◆ **GIVEN INSTRUCTION A**
List every company, brand, or product name that appears in the post about fault-tolerant systems below.

◆ **SELECTION**
** Start **
2010-07-26 Thread Jeff Schasny
We are running an IBM high availability cluster of AIX machines which do 
auto fail-over. There is a couple minutes of time lag involved and there 
can be broken transactions since the switchover is OS level and not 
applications based so this is probably not a good solution for you since 
it sounds like you are looking for a truly fault tolerant solution. 
Stratus is still out there and probably a good choice for your needs. I 
know they have at least one series of boxes which run Red Hat and 
therefore are U2 compatible.


I worked on a fault tolerant Sequoia system running Pick OA many years 
ago supporting an alarm monitoring application. Amazing machines. True 
Story: The operations manager gets a call from the computer operator who 
tells him Theres smoke coming out of one of the disk drawers on the 
Sequoia 'A' system (we had a second redundant Sequoia 'B' system as 
well). A couple quick phone calls later 5 of us are huddled together in 
the computer room on various phones with Sequoia after hitting the raid 
disk drawer in question with a fire extinguisher, trying to decide if we 
should switch over to the backup system, when out of the little glass 
cubicle where the operators live comes the operator on duty. He walks up 
to the smoking system, pulls off a spinning magnetic tape, and mounts 
the next reel of a file restore he's doing for someone. We all look at 
each other and laugh because the system is still running along just fine 
while on fire.
** End **
◆ **EXERCISE INPUT**
** Start **
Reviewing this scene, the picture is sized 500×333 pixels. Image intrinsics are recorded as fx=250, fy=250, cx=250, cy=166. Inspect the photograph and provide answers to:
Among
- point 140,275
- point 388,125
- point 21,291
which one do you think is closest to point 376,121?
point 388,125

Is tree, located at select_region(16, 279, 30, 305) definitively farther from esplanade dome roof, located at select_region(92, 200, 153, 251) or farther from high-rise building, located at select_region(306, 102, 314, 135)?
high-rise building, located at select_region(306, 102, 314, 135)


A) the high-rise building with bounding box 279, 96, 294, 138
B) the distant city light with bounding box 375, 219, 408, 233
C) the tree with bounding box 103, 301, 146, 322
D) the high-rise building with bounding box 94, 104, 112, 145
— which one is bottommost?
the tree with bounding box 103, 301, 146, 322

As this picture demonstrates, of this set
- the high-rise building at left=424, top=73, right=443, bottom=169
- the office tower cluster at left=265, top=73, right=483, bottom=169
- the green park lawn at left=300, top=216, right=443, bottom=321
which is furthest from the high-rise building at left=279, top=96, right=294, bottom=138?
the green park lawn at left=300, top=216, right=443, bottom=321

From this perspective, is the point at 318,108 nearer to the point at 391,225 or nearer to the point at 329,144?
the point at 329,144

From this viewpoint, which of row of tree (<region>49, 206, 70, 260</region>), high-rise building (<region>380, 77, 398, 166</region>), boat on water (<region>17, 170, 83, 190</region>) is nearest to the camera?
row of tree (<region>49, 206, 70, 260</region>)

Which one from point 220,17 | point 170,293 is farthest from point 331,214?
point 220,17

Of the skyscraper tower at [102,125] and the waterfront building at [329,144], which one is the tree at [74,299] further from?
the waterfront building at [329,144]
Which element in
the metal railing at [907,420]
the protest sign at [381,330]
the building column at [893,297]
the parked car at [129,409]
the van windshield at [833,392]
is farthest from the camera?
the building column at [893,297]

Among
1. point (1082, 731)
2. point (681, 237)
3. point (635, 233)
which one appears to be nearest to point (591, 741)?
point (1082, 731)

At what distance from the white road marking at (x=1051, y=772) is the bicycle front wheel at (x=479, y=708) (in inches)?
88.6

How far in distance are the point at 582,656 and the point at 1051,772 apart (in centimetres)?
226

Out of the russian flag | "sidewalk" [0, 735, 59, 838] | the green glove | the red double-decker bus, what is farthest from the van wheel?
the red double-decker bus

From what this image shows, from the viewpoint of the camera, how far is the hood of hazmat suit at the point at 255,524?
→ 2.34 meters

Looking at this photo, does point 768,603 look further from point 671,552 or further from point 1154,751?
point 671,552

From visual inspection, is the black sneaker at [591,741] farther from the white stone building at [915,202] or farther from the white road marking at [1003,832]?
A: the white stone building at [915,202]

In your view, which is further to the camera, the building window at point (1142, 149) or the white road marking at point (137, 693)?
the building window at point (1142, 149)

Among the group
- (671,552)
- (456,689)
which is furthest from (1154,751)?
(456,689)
** End **
◆ **GIVEN INSTRUCTION B**
Reproduce the records above starting at the line that contains "Looking at this" and ending at the last line of the records.

◆ **TASK OUTPUT A**
IBM, AIX, Stratus, Red Hat, U2, Sequoia, Pick OA

◆ **TASK OUTPUT B**
Looking at this photo, does point 768,603 look further from point 671,552 or further from point 1154,751?
point 671,552

From visual inspection, is the black sneaker at [591,741] farther from the white stone building at [915,202] or farther from the white road marking at [1003,832]?
A: the white stone building at [915,202]

In your view, which is further to the camera, the building window at point (1142, 149) or the white road marking at point (137, 693)?
the building window at point (1142, 149)

Among the group
- (671,552)
- (456,689)
which is furthest from (1154,751)?
(456,689)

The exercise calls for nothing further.